[SELECTED EXCERPT]

After a wonderful afternoon meal with Brother Horse ( Windsurfer ) I bid my kin farewell and as I stomped away reflected how wonderful it is that we can still be friends in spite of a difference of opinion. I wish the mammals would use their larger brains and learn this.
I decided to stomp up and over to Cave Hill Cemetery and Arboretum in Louisville, Kentucky. I did not want to eat the arboretum there as I had eaten the one in Lexington right well, and being a conservationist ( albeit a hungry one ) I didn't want to eat all the trees in all the arboretums in the commonwealth. I had come to this particular Arboretum to see another tree I won't eat out of respect: The Ginko Biloba, which is a tree older than I am. After the meteor came, the once plentiful Ginko was confined to the land of China, being extinct everywhere else. It was this way through Woolly Mammoth's age, the last great Ice Age. And there they remained in the orient, until the year 1840 or so ( maybe it was last week, not sure ), when the famous mammal Senator Henry Clay heard of their existence there and convinced it was, either Diplomats he knew in China or visiting missionaries to bring him seeds back to Lexington. This they did, and when Senator Clay received them, Ginkos from this stock were planted at his home Ashland in Lexington, and in other nearby areas. The largest of these still living resides here at the Cave Hill Cemetery and Arboretum.
After paying my respects to such an elder tree, I became hungry and stomped into the woods in search of dinner. I planned to return home to Colorado soon, and wanted to be sure I ate a good meal before I stomped up the road; It is a long road to travel from Kentucky to Colorado !!
I climbed up into the hills well beyond the city of the mammals to seek the best trees. First I found a really nice grove Sassafras albidum; very delicious !! If you haven't tried it before I can highly recommend seeking them out. They are native in this land and very abundant. It has such distinctive flavor; the mammals used to use it to flavor Root Beer, up until last week, or maybe, it was 1960. Not sure on the date but they sure are delicious. They also sometimes taste as if they have a cinnamon flavoring to them.

[Saved entries]
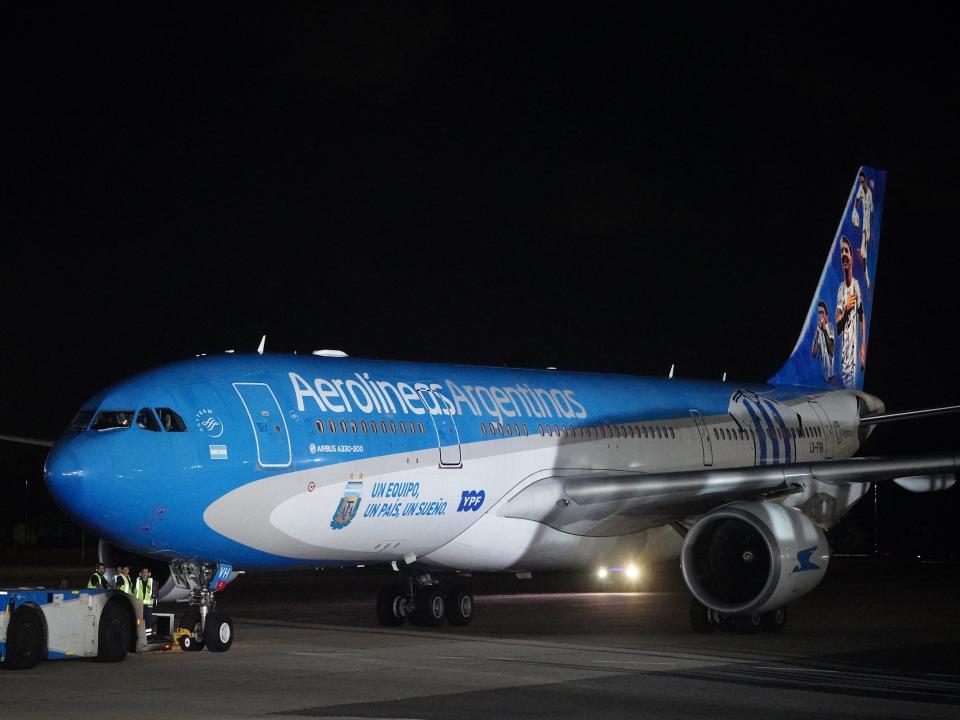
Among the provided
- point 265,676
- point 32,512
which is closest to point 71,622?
point 265,676

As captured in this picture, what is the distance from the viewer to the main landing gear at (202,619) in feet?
52.6

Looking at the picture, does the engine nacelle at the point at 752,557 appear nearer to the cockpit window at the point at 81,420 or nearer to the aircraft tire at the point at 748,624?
the aircraft tire at the point at 748,624

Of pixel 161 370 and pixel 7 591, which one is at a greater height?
pixel 161 370

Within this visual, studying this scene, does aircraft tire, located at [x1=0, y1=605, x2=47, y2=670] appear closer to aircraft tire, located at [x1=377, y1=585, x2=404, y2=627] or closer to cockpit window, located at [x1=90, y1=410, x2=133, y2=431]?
cockpit window, located at [x1=90, y1=410, x2=133, y2=431]

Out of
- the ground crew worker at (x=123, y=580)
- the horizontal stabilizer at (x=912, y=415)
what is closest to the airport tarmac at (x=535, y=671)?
the ground crew worker at (x=123, y=580)

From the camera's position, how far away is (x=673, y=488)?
1927 centimetres

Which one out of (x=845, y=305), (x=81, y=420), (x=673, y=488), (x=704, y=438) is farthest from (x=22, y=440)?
(x=845, y=305)

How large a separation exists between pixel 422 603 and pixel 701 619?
3.98 m

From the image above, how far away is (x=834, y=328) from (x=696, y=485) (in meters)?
11.0

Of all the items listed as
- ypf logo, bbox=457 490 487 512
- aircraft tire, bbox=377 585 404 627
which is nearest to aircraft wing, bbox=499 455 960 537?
ypf logo, bbox=457 490 487 512

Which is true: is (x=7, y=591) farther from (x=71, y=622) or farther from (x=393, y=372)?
(x=393, y=372)

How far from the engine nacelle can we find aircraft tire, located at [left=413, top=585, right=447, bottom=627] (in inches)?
152

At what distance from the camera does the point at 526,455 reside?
2005cm

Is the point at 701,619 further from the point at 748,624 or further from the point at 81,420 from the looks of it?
the point at 81,420
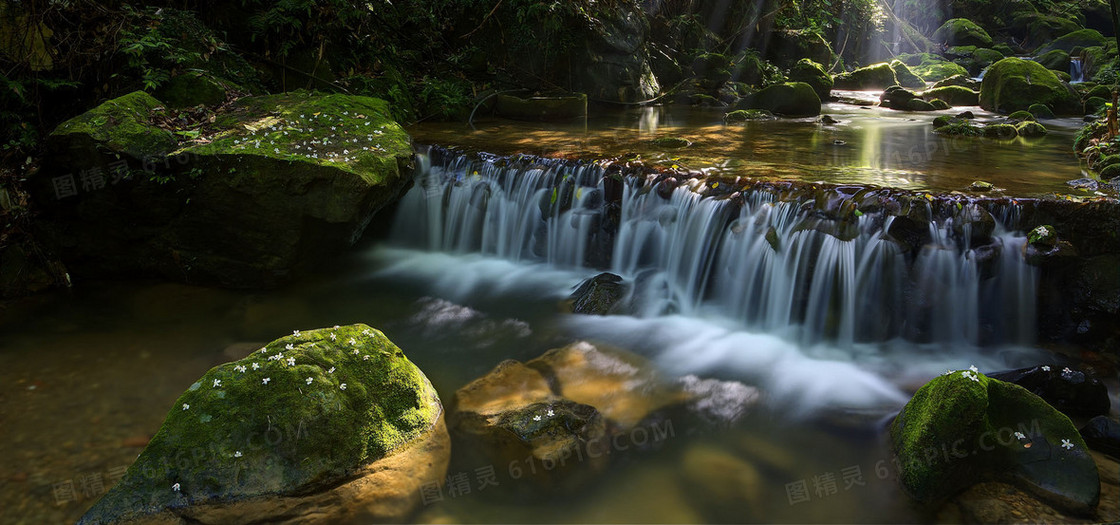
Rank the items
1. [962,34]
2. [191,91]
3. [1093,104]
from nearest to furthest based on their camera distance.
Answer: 1. [191,91]
2. [1093,104]
3. [962,34]

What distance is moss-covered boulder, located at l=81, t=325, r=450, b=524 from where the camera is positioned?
11.5ft

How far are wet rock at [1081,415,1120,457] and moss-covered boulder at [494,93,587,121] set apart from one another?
30.6 ft

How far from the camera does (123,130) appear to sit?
6516mm

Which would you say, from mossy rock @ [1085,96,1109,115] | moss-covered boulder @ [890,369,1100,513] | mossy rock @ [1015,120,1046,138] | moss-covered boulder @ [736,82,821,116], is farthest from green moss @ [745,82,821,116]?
moss-covered boulder @ [890,369,1100,513]

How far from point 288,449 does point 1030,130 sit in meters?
12.7

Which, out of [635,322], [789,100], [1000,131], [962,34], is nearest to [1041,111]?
[1000,131]

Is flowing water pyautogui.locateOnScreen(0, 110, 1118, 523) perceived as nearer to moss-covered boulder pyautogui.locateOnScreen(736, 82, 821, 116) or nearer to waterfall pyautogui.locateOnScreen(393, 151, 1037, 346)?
waterfall pyautogui.locateOnScreen(393, 151, 1037, 346)

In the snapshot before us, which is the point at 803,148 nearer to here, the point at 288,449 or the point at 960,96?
the point at 288,449

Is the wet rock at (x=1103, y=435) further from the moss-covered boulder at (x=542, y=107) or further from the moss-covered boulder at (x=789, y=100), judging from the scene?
the moss-covered boulder at (x=789, y=100)

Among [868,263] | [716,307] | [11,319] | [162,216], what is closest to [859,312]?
[868,263]

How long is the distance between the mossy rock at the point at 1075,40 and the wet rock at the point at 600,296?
2790 centimetres

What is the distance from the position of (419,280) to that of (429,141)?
108 inches

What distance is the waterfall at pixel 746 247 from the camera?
5789mm

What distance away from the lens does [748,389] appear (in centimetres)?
534
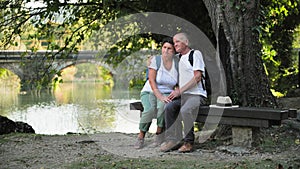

[ABOUT THIS EXERCISE]
Answer these questions using the passage about Cave Hill Cemetery and Arboretum:
(a) After the meteor came, to what land was the Ginko confined?
(b) To what state does the narrator plan to return home?
(c) According to the passage, what drink did the mammals once flavor with Sassafras?
The saved entries have nothing to do with the passage.

[WRITTEN REPLY]
(a) China
(b) Colorado
(c) Root Beer